The Sean Ellis Paradox

The lean startup movement is democratizing entrepreneurship.
But are we better off?

by T.T. Nguyen Duc

The conventional guidepost for product-market-fit is whether 40% of your users are extremely disappointed if your product isn't there.  The converse logic would suggest that for those companies that do meet product-market-fit (and as a result have higher chances of succeeding), the technology is indispensable. 

However, if we were to take an honest and critical assessment of recent commercial innovations, most products are nice-to-haves rather than must-haves.   As expressed by Peter Thiel and Max Levchin, few have the potential to transform lives and move the economy forward. 

"We wanted flying cars, instead we got 140 characters."

This brings forth the centrality of the Sean Ellis paradox: if companies need to meet the 40% indispensability test, then why aren't we seeing more transformative high-impact businesses?  Are entrepreneurs, investors, and consumers conflating must-haves with nice-to-haves?

Not all startups are innovative.  Not all innovations are disruptive.
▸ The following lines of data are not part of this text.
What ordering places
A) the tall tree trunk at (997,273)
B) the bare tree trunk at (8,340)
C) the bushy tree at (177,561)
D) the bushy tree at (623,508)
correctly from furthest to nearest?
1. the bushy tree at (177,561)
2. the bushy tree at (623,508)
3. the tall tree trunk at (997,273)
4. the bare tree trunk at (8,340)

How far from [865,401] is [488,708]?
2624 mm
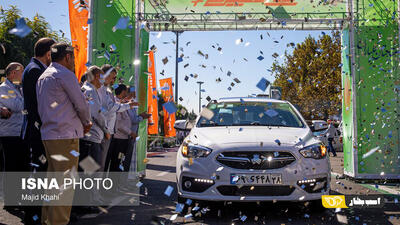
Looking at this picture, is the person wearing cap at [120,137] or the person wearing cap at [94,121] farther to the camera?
the person wearing cap at [120,137]

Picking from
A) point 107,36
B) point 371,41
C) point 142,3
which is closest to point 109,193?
point 107,36

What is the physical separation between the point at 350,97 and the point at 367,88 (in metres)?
0.45

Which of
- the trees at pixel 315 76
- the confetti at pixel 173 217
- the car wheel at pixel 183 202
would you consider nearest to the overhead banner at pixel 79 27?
the car wheel at pixel 183 202

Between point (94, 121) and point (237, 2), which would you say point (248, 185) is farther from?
point (237, 2)

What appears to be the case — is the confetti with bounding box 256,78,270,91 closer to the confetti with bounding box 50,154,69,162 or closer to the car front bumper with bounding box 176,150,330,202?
the car front bumper with bounding box 176,150,330,202

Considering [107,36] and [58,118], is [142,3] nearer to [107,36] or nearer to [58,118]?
[107,36]

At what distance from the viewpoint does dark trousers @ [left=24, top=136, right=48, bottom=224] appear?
4031 mm

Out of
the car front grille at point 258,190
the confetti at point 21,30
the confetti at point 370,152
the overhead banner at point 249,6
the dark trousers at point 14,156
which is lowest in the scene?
the confetti at point 370,152

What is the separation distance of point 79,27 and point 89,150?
14.0 ft

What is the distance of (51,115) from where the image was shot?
3719 millimetres

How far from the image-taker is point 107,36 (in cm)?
895

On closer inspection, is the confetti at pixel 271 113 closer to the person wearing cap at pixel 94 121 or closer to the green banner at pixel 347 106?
the person wearing cap at pixel 94 121

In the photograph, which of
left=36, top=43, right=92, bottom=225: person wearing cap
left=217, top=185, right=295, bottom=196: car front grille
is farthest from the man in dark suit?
left=217, top=185, right=295, bottom=196: car front grille

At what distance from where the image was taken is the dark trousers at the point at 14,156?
17.0 ft
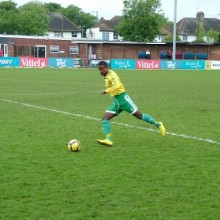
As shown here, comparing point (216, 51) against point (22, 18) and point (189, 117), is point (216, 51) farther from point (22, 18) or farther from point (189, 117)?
point (189, 117)

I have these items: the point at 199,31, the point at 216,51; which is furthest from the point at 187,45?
Result: the point at 199,31

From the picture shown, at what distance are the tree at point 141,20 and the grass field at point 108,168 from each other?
63572 millimetres

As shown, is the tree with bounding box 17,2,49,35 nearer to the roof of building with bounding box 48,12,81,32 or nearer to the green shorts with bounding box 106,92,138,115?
the roof of building with bounding box 48,12,81,32

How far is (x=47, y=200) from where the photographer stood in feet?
20.4

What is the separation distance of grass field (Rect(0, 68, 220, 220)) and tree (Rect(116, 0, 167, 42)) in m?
63.6

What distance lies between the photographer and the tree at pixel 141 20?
77.2m

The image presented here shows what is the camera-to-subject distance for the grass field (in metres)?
5.97

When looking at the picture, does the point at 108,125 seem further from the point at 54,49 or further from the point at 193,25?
the point at 193,25

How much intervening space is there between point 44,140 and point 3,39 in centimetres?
5438

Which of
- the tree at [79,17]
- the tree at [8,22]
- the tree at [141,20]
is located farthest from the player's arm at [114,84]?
the tree at [79,17]

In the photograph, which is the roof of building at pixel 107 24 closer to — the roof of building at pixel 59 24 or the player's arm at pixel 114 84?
the roof of building at pixel 59 24

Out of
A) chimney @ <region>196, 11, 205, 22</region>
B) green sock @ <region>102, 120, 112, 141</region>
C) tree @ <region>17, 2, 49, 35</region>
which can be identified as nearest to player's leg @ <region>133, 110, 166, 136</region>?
green sock @ <region>102, 120, 112, 141</region>

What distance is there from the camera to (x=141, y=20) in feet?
254

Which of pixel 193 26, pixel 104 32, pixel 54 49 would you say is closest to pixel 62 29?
pixel 104 32
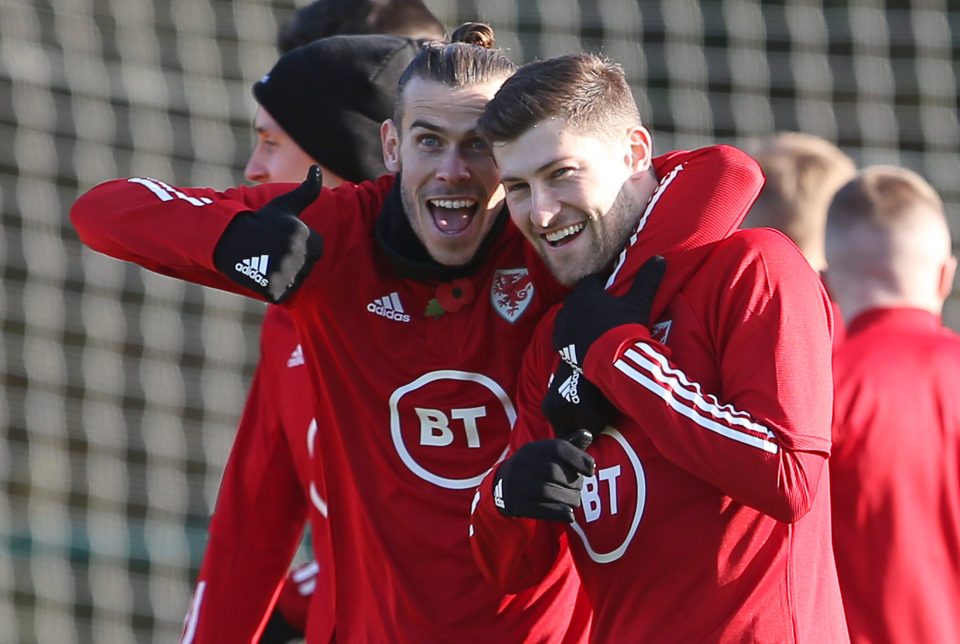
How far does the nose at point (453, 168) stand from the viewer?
2.16 metres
Lean startup economics resulted in massive participation in entrepreneurship.  The minimalist startup culture, combined with supporting technology infrastructure (e.g. cloud computing, open source software, APIs) has reduced barriers to entry, allowing almost anyone to start a company.  However this larger pool of entrepreneurs doesn't necessarily translate into a larger pool of visionaries wanting to change the world.  Instead, we are observing a rise in mom-and-pop tech start-ups: a long-tail cluster of killer-app, daily deals, social gaming companies that resemble brick-and-mortar businesses with a technology makeover.   The ability to geo-tag, friend, follow, and share becomes the Web2.0 recipe for innovating on a business model. 

As a result, there is a trade-off of long-run meaningful change for high-growth incremental innovation.  Start-up resources are expended on optimizing for faster, easily commercialized incremental improvements (in efficiency, scale, and connectivity) rather than on transformative change.

Tackling bigger problems requires longer time and capital commitments and higher risk tolerances.  The lean startup methodology conditions entrepreneurs and investors to seek solutions with low latency iteration cycles, to aim for minimal resource wastage, and to de-risk product development.  The desire for quick, easily measured results and returns isn't indexed against social value or genuine societal progress.   Instant gratification becomes the nemesis of innovation.

Seeking rockstars rather than heroes: An incestuous gene pool of ideas

Networked groupthink inbreeds a narrow pool of ideas.  We are in a new inflection point: a brain drain - away from finance - into tech, with a growing concentration of great minds working on the next gamified-social-local-mobile-photo-filtering app.   The celebritization of successful founders like Kevin Systrom constrains the societal and economic potential of entrepreneurship; unintentionally these precedents set the standard and scope for future innovation.    

Institutional factors fuel this trend.  Increased risk aversion amongst investors result in capital channeled towards lower risk, mid- to late-stage companies.  Even the most capital unconstrained investors shy away from deep innovation, compounding on the Valley of Death effect; Oliver Samwer declares, "There are two things that I don't do: healthcare and education."  Raising $30 million for another photo sharing solution is relatively easy, but almost impossible for a point-of-care medical diagnostic tool.  Without precedents of successful exits within the healthcare or education space, the only problems within the space that would get funded are proven models that treat symptoms (e.g. better grading/efficiency tools for teachers) rather than those tackling endemic root causes (e.g. improving accountability).  Private funding commitments in addition to existing public grants to certain issues could help jumpstart innovation in orphaned issues.

The battle of the Steves: Steve Job's reality distortion field meets Steve Blank's customer development

For intractable problems, it's hard to apply the lean methodology and test falsifiable hypotheses; longitudinal and conclusive studies are cost prohibitive and time intensive.  In this case, can the reality distortion field be valuable?  Validated customers are still a prerequisite, but sometimes it might be necessary to take a leap of faith. 

An antithesis to Sean Ellis' PMF framework is that customer adoption doesn't mean that they need the product.  It is an indication of consumers' preference of the technology over a lack of better alternatives.  This is particularly true for innovations aimed at the margin of our lives.  An improved version of Angry Birds might take off but the non-existence of this product would not move the needle on the quality of life. 

Along the way, entrepreneurs have stopped dreaming big and working towards a radically improved future.  Shifting the mandate from "changing the world" to "saving the world" could catalyze a new wave of transformative innovations.